A resistência insulínica é associada com obesidade em várias espécies, incluindo os cães e gatos. É sabido que a deposição de gordura em órgãos como fígado e músculos tem importante papel na determinação da resistência à insulina. O tipo de obesidade mais relacionado à resistência insulínica é a obesidade central ou visceral, que permite uma grande oferta de ácidos graxos livres (AGL) ao fígado, contrapondo-se aos efeitos da insulina, aumentando a neoglicogênese e inibição da captação de glicose e sua oxidação no tecido muscular. A insulina, hormônio responsável pela diminuição da produção hepática e pela captação periférica de glicose, age também no metabolismo lipídico. O mecanismo de lipólise é altamente dependente da ação da insulina, que regula os níveis de ácidos graxos livres. Na resistência à insulina, ocorre um aumento na oferta de AGL ao fígado, o que estimulará a oxidação destes e iram afetar a capacidade secretora das células β pancreáticas em produzir a insulina. Concomitantemente, há um aumento da produção hepática de glicose, decorrente da resistência hepática à ação da insulina em inibir a neoglicogênese, podendo evoluir para o quadro clínico de diabetes mellitus.

Cães obesos também podem apresentar hiperlipidemias, em especial com alterações nos níveis de triglicérides e discretas elevações nos valores de colesterol. Também, constatam-se aumentos em valores de ácidos graxos livres, e nas concentrações de VLDL e LDL. Estas anomalias do perfil lipidêmico são reputadas, geralmente, ao estado de resistência insulínica, comum à obesidade e componente da síndrome metabólica. A concentração de colesterol na fração de LDL, como um fator aterogênico, tem sido amplamente explorada na literatura.  Como condição agravante, sabe-se que a VLDL pode também infiltrar a íntima arterial, onde são submetidos às mesmas condições oxidativas das LDL…

Em relação ao sistema cardiovascular, sabe-se que a obesidade, ao menos em seres humanos, está fortemente correlacionada ao aumento da incidência das doenças cardiovasculares.

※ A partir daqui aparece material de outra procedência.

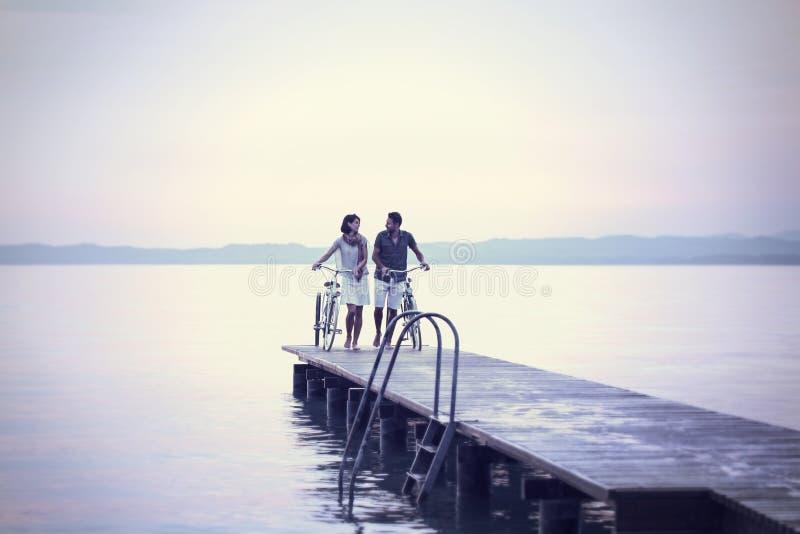 Para w miłości pcha rower na boardwalk przy jeziorem obrazy stock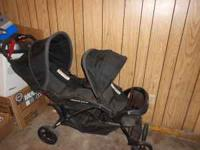 Kolcraft Black double stroller, good condition. $80.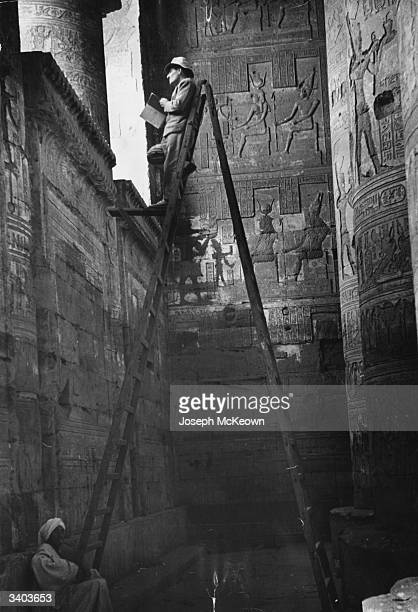 An archaeologist at work at the Dendera Temple Egypt Original Publication Picture Post 8304 Egypt Under Nasser pub 1956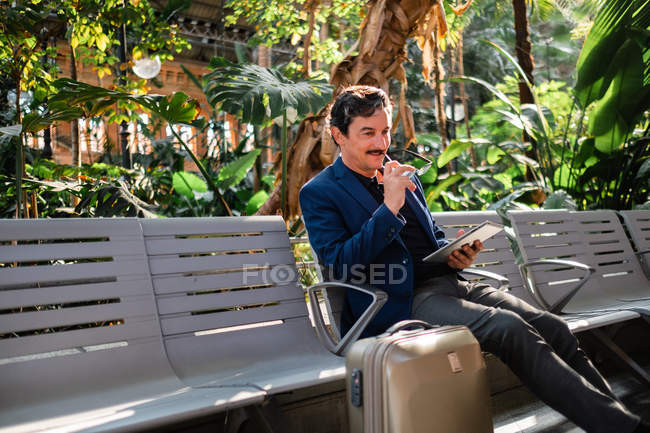 Aged handsome man using digital tablet outdoors — Stock Photo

As alterações cardíacas são primariamente relacionadas à sobrecarga de volume sanguíneo decorrente do excesso de tecido adiposo. Segundo estudos recentes em cães, a condição de obesidade acarreta alterações que sugerem aumento da pós-carga cardíaca com sofrimento do miocárdio, evidenciada pelo aumento da pressão arterial e pelas alterações do registro gráfico da condução elétrica ventricular. Finalmente, muitas das evidências que ligam a adiposidade excessiva às doenças cardiovasculares foram descritas experimentalmente em cães. Também, obesidade é um agravante nas condições respiratórias crônicas como asma e colapso de traqueia. O sobrepeso, o excesso de massa, compromete a expansão e a função respiratória, por consequência. Nestas condições, a disfunção expiratória é a mais observada.

 

 

 

 

TRATAMENTO

Os programas de redução de peso, objetivando o tratamento da obesidade, envolvem a constatação das morbidades relacionadas ao excesso de peso, a conscientização e colaboração do proprietário, a instituição de dieta específica para restrição calórica, a instituição de um plano de atividades físicas e a monitorização periódica do paciente.

A instituição de dieta específica para restrição energética é norteada pelo cálculo de calorias a serem administradas para um determinado peso ideal, baseada nas necessidades energéticas de manutenção, e a escolha de dietas que contenham menor densidade calórica, com alto teor de fibra e baixa concentração de gordura. A eficácia das dietas de restrição calórica pode ser otimizada com adição de nutracêuticos, como a L-carnitina e os ácidos graxos polinsaturados ômega-3, como o EPA (ácido eicosapentanoico) e o DHA (ácido docosahexaenóico).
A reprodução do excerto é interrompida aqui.